Always test nutrient status before implementing an intervention, and in
instances where mold exposure is of high clinical suspicion, consider ordering
urine mycotoxin testing, fungal serology, or antigen detection to assess
underlying cause. For iron assessment, consider running a CBC ,
total iron, TIBC, transferrin, ferritin, and haptoglobin. For B12 and folate
assessment, consider a CBC , homocysteine, and methylmalonic
acid, at least; to further assess cellular utilization, RBC folate, serum
folate, and serum cobalamin may also be useful. For zinc assessment, consider
zinc and alkaline phosphatase; further assessment may involve
measurements of copper and ceruloplasmin.
Assessment of nutrient status, in conjunction with MMII
assessment, is especially essential in instances of nutritional immunity
associated with infection. Proper ordering of treatment is the most
importance, as correcting a presumed “deficiency” prior to identifying and
clearing an infection may worsen the individual. The difficulty, therein, is the fact that
serology and antigen detection testing for fungal infections are flawed.

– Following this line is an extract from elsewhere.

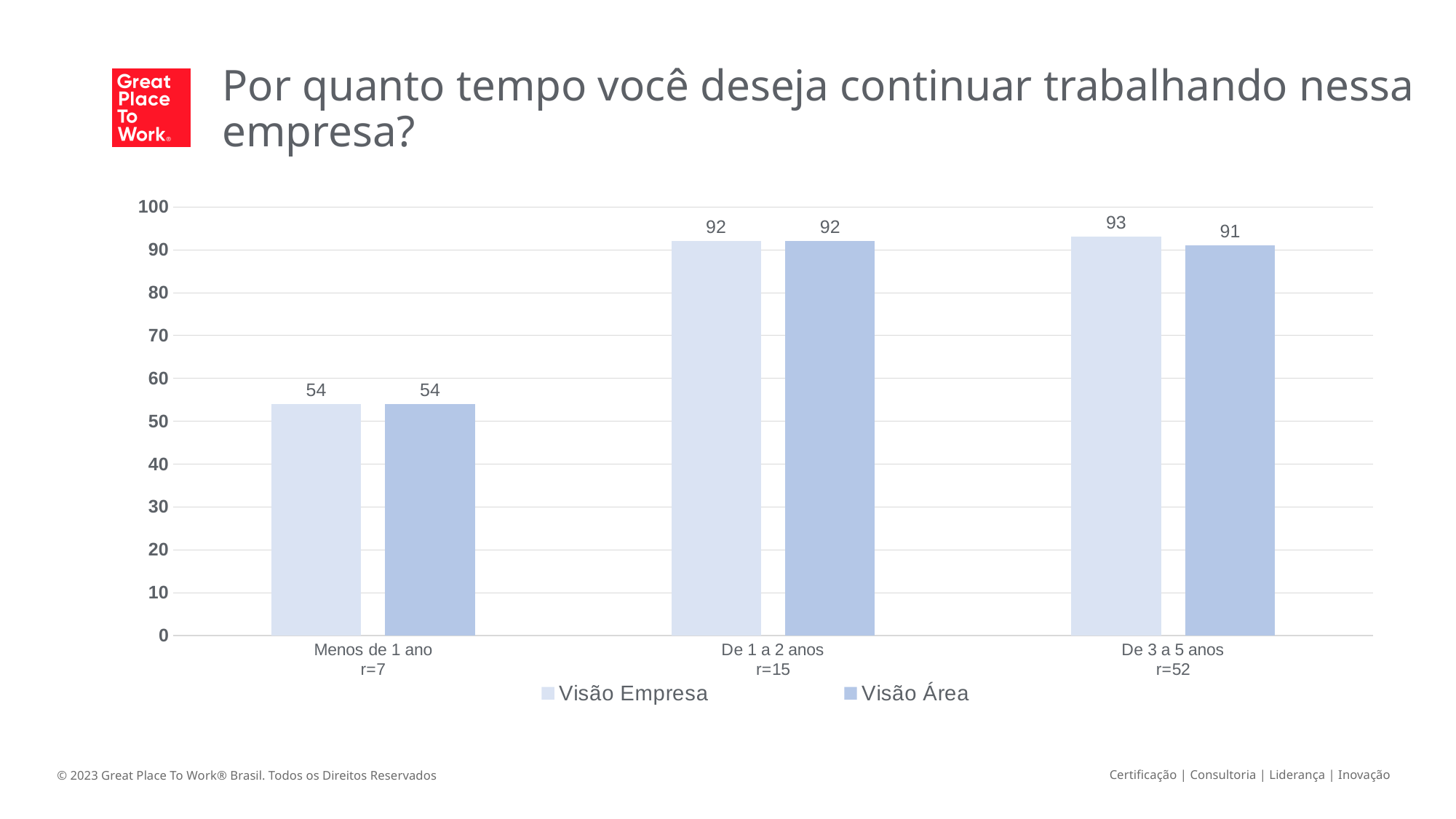
How many categories are shown on the x axis? 3 Which category has the highest Visão Empresa value? De 3 a 5 anos Do the Visão Empresa values rise or fall from 'Menos de 1 ano' to 'De 3 a 5 anos'? Rise How many series does the legend list? 2 What is the Visão Empresa value for 'Menos de 1 ano'? 54 What is the Visão Empresa value for 'De 1 a 2 anos'? 92 What is the number of respondents (r) shown for 'De 3 a 5 anos'? r=52 Which category has the lowest Visão Área value? Menos de 1 ano What is the Visão Área value for 'De 3 a 5 anos'? 91 What kind of chart is shown on the slide? Bar chart For 'De 3 a 5 anos', which series has the larger value, Visão Empresa or Visão Área? Visão Empresa What is the difference between the Visão Empresa values for 'De 3 a 5 anos' and 'Menos de 1 ano'? 39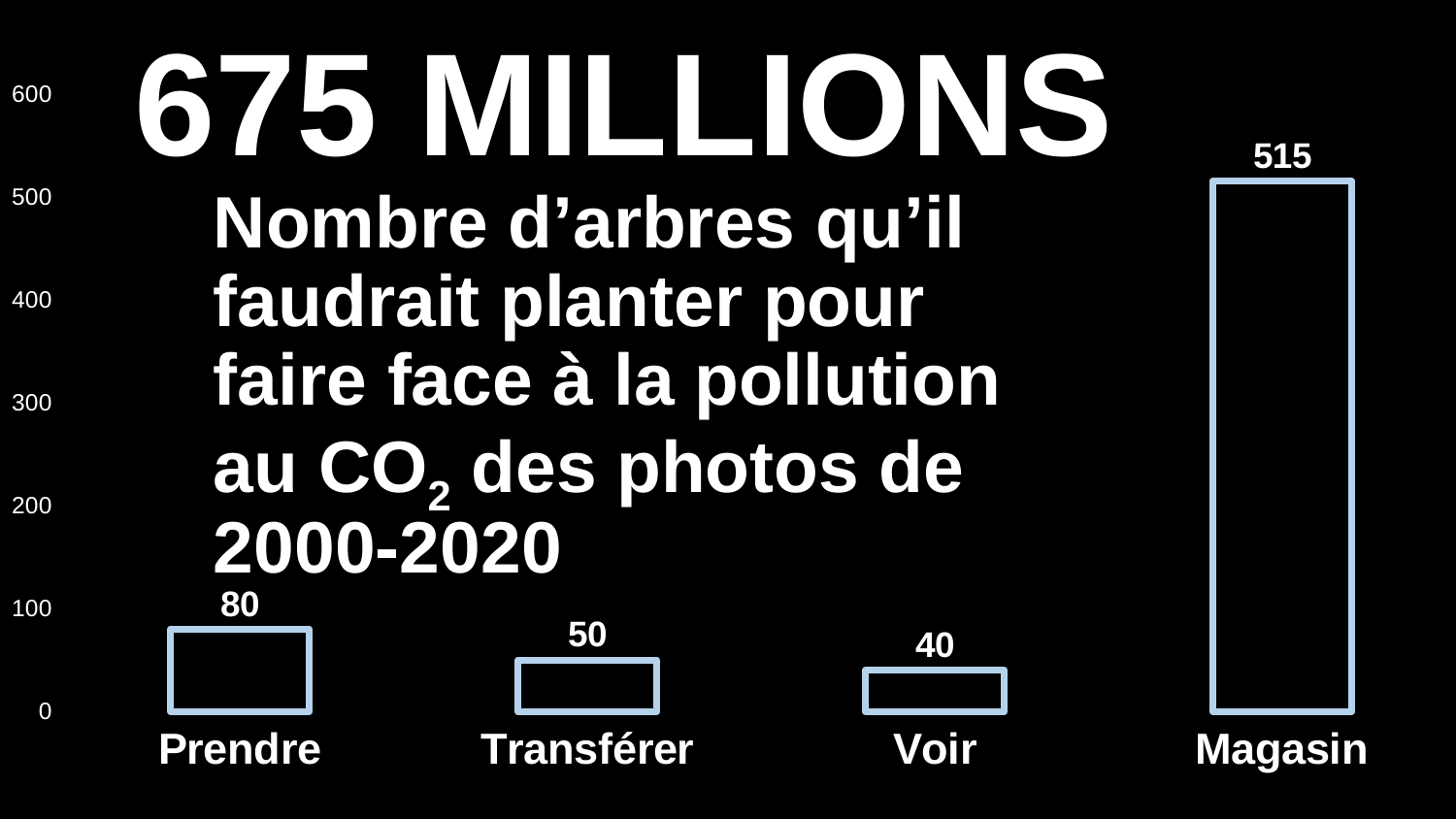
Which category has the lowest value? Voir What is the value for Magasin? 515 What is the difference between the values for Transférer and Voir? 10 What is the value for Prendre? 80 Which is larger, the value for Prendre or the value for Transférer? Prendre What is the difference between the values for Magasin and Prendre? 435 What is the value for Transférer? 50 Which category has the highest value? Magasin What is the value for Voir? 40 What kind of chart is shown on the slide? bar chart Is the value for Magasin greater or less than 500? greater How many categories are shown on the x axis? 4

However, if these tests do return positive results, it is crucial that
measures automatically get to eradicate infection before
correcting the “deficiency.” It is such scenarios that it's reasonable to
use antifungal interventions, that is in juxtaposition with lots of current
practices of providing an antifungal for any positive urine mycotoxin test. The
latter boosts the risk of antifungal resistance as well as increases the risk
of mortality for millions of people worldwide every year, including
immunocompetent and immunocompromised people alike. If nutrient screening does
not reveal any actionable deficiencies, but there is a high suspicion or known
mold exposure or elevated urine mycotoxins, consider testing for oxidative
damage. Lipid peroxide testing can be achieved via malondialdehyde,
commonly referred to as a TBARS assay or lipid peroxide testing. Additional
oxidative stress assessments may include 8-OH-deoxyguanosine and GGT levels.